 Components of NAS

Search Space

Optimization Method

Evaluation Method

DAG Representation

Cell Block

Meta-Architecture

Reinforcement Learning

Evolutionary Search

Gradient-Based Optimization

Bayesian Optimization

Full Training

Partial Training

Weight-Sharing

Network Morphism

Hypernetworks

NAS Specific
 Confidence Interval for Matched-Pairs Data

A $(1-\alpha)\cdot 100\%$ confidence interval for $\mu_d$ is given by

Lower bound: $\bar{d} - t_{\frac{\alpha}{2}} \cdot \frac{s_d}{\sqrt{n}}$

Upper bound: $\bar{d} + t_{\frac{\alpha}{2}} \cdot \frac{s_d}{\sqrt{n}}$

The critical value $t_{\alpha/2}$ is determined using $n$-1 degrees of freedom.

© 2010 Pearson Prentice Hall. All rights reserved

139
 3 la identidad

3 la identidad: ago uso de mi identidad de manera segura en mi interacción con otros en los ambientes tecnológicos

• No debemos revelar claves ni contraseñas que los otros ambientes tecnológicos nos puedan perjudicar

□ □ □

*ABOUT THIS TASK*: Down to the last line, restate the records exactly.

*SOLVED EXERCISE*:
 Components of NAS

Search Space

Optimization Method

Evaluation Method

DAG Representation

Cell Block

Meta-Architecture

Reinforcement Learning

Evolutionary Search

Gradient-Based Optimization

Bayesian Optimization

Full Training

Partial Training

Weight-Sharing

Network Morphism

Hypernetworks

NAS Specific
 Confidence Interval for Matched-Pairs Data

A $(1-\alpha)\cdot 100\%$ confidence interval for $\mu_d$ is given by

Lower bound: $\bar{d} - t_{\frac{\alpha}{2}} \cdot \frac{s_d}{\sqrt{n}}$

Upper bound: $\bar{d} + t_{\frac{\alpha}{2}} \cdot \frac{s_d}{\sqrt{n}}$

The critical value $t_{\alpha/2}$ is determined using $n$-1 degrees of freedom.

© 2010 Pearson Prentice Hall. All rights reserved

139
 3 la identidad

3 la identidad: ago uso de mi identidad de manera segura en mi interacción con otros en los ambientes tecnológicos

• No debemos revelar claves ni contraseñas que los otros ambientes tecnológicos nos puedan perjudicar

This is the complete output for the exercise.